Tort liability can arise out of pre-contractual negotiations and activities. Fraudulent inducement to contract is one such tort that can occur. To make a submissible case for fraudulent inducement to contract, one party to the contract must show that the other party (1) knew or should have known information, that the other party (2) failed to disclose said information, that the information was (3) material to the decision as to whether to enter into the contract, and there are (4) ascertainable damages.
To give an example, say I am a prospective purchaser of a home. The real estate agent brings me around the home and gives me a thorough tour of the home. The real estate agent knows that the home was the site of a double-homicide a few years ago. However, never at any time does the real estate agent disclose this fact to me. I, interested in the property, put an offer down and eventually consummate a real estate contract whereby I become the owner of the property in fee simple absolute. Soon thereafter I have my housed appraised and I discover that my new home was the site of the aforementioned crimes, and that because of this causal nexus, it is worth $10,000 less than it would be but for this fact.
In all likelihood, I would prevail on a case for fraudulent inducement to contract. The real estate agent knew of information of which I was unaware. Certainly, the decision to purchase a home will be affected by whether or not crimes have occurred there. And few would argue that a home being the site of two homicides would be material to the decision to purchase the home. Lastly, I have suffered ascertainable damages because the appraisal and value of the home was $10,000 less because of the non-disclosed fact.

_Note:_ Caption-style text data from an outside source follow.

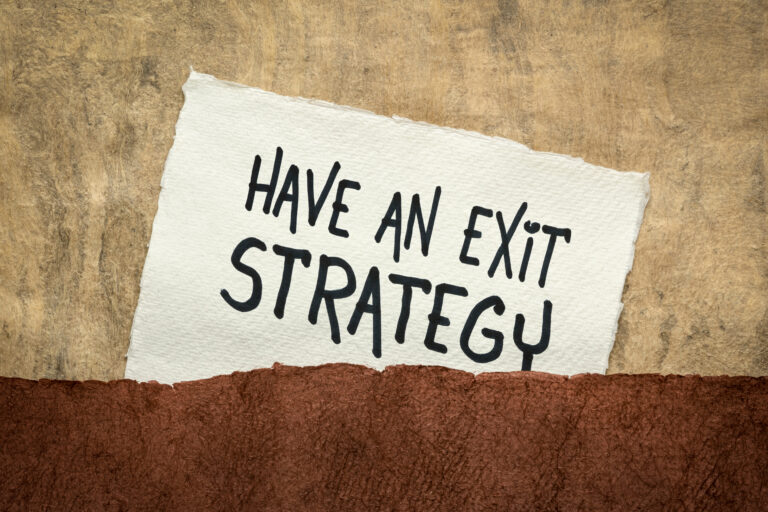 A piece of torn paper with the words “Have an Exit Strategy” written in bold, placed against a textured background. The image visually emphasizes the importance of planning and communicating a well-structured exit strategy when transitioning out of a business.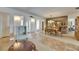 Open-concept dining room featuring a wood table with patterned chairs and adjacent entry way at 1504 Valley Forge Blvd, Sun City Center, FL 33573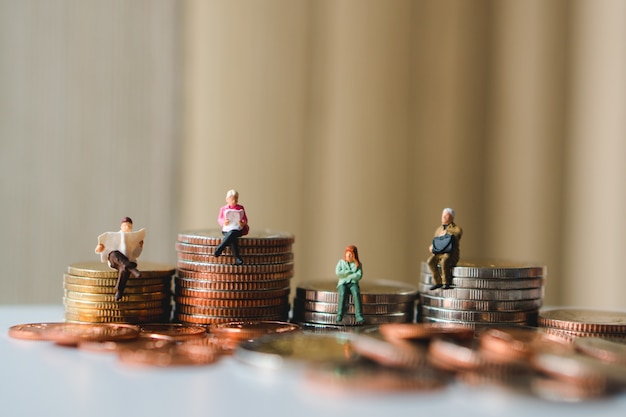 Miniature people sitting on stack coins using as business, finance and social concept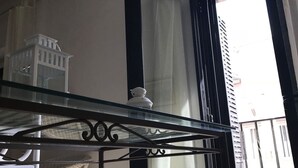 Una habitación con una mesa de vidrio, una silla blanca y vistas a un edificio a través de una ventana con cortinas.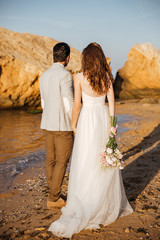 Canvas Print - Back view of a romantic happy married couple standing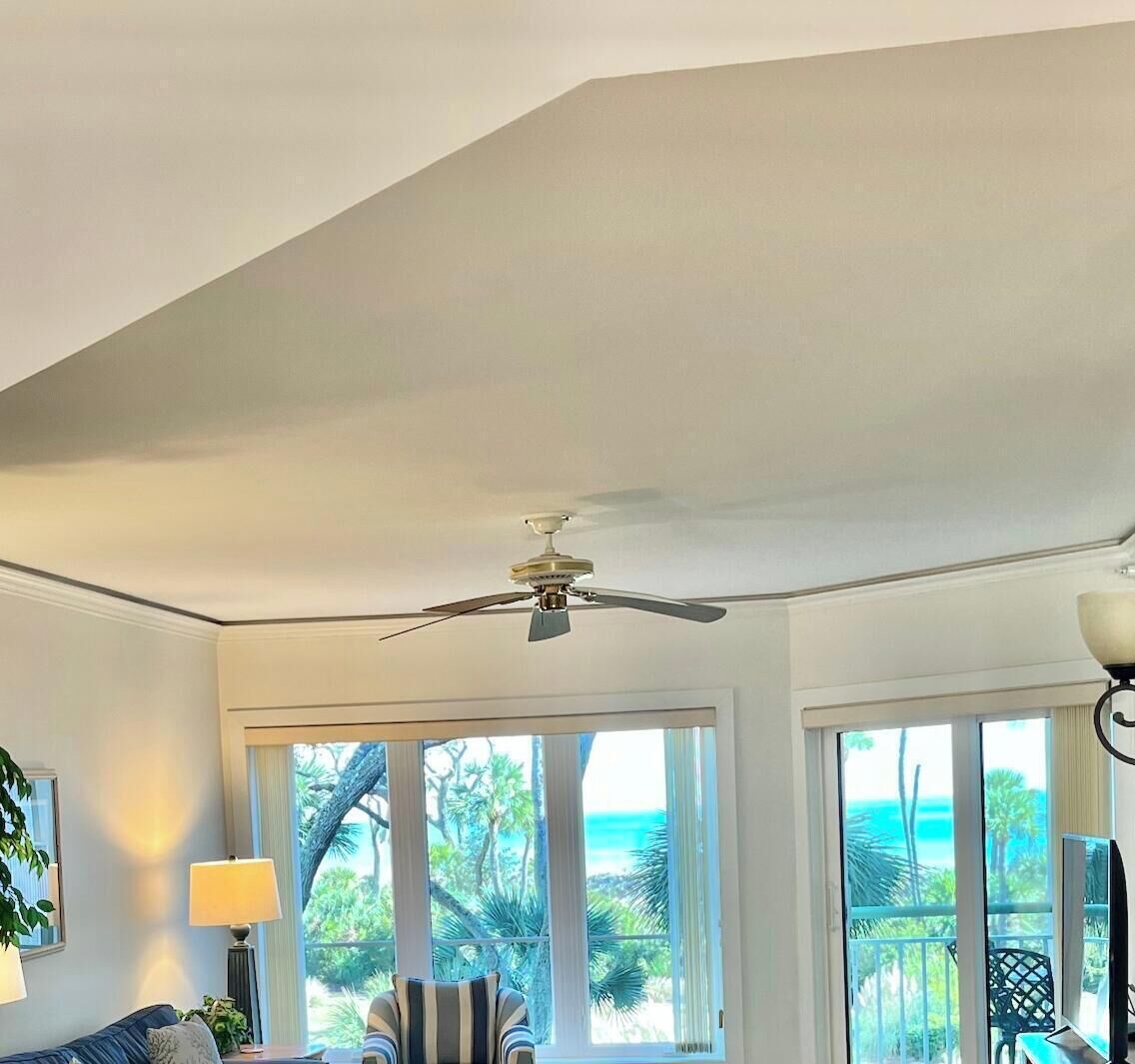A room with a ceiling fan, large windows with a view of the ocean, a sofa, a chair, and a lamp.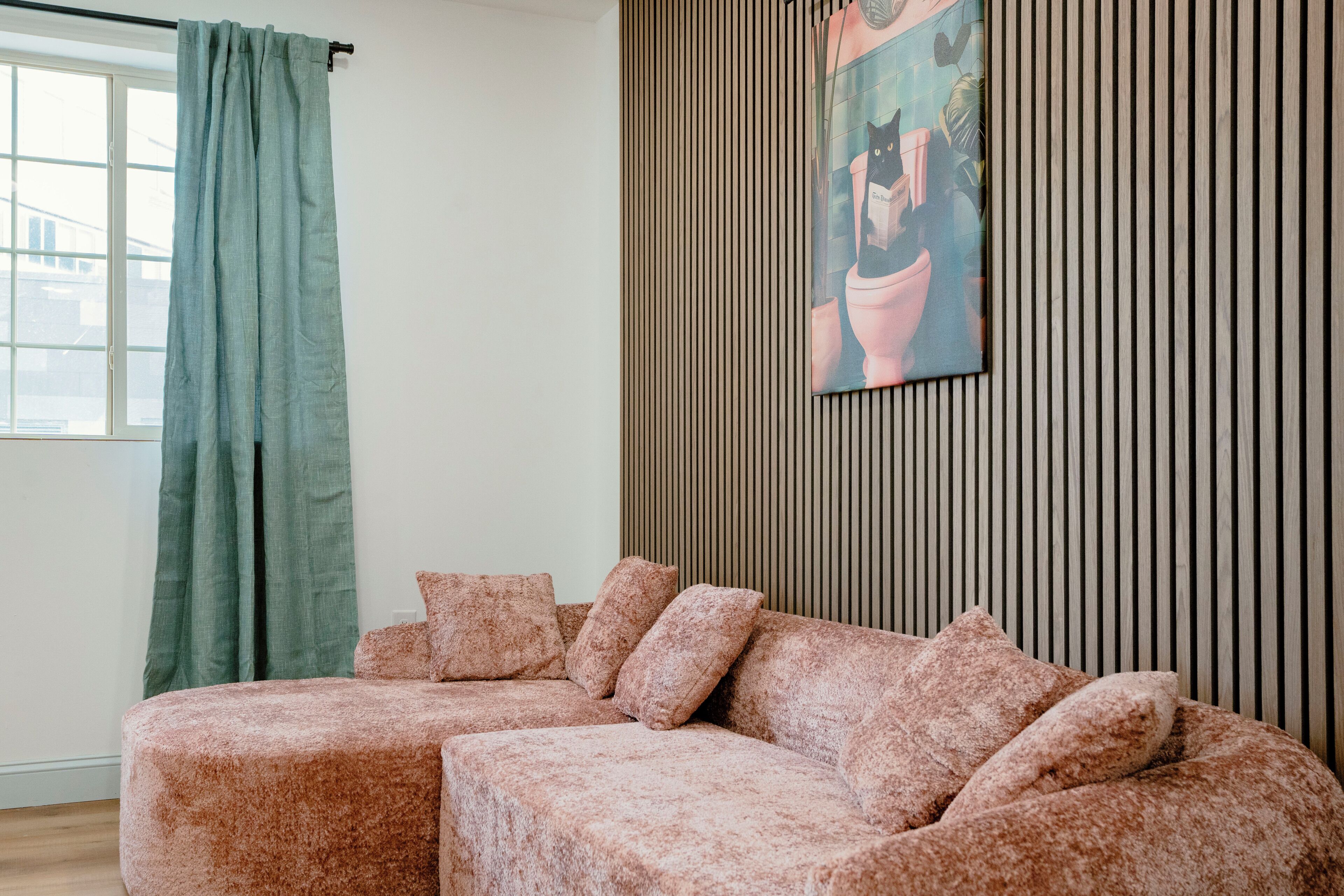 Una sala de estar con un sofá modular, una cortina verde y un panel de madera con un cuadro enmarcado.
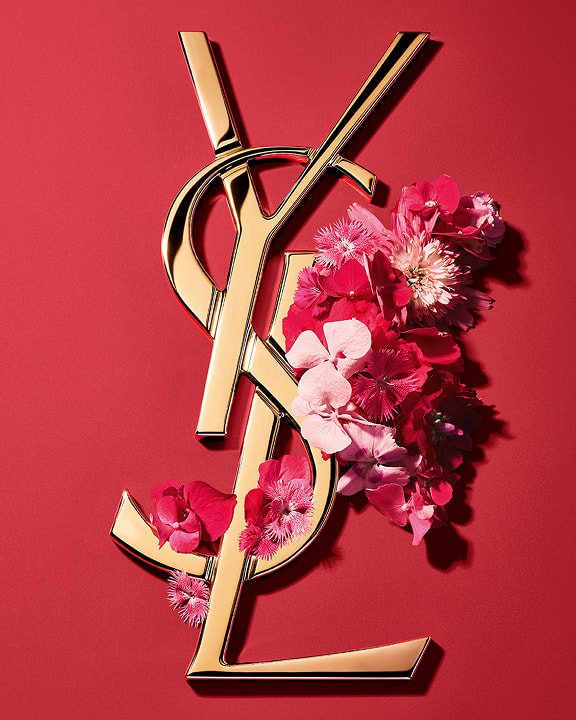 Logotipo Cassandre dorado de YSL, adornado con vibrantes flores rosas primaverales, sobre un fondo rosa.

Do note, though, that because any claim would allege fraud, a lot of evidence needs to be shown; to-wit: that the other party to the contract had specific knowledge of facts and intentionally failed to disclose them. Because it is sometimes arduous to discover evidence showing this state of mind, many petitions will also include negligent non-disclosure or misrepresentation. Negligent non-disclosure operates in the same way as fraudulent non-disclosure, except that you must show that the contracting party who failed to disclose the material fact was in a superior position going into the contract — in fact or by perception — , that the other party relied on this superior position, and that the non-disclosed facts was non-discoverable through ordinary due diligence (e.g., that there was severe termite damage to a home you had no way of finding).
If you are suspicious that you have been fraudulently induced to contract, or on the receiving end of negligent non-disclosure, it is imperative to consult with an attorney. Special procedural rules exist in Missouri that require heightened pleadings standards in all pleadings alleging fraud.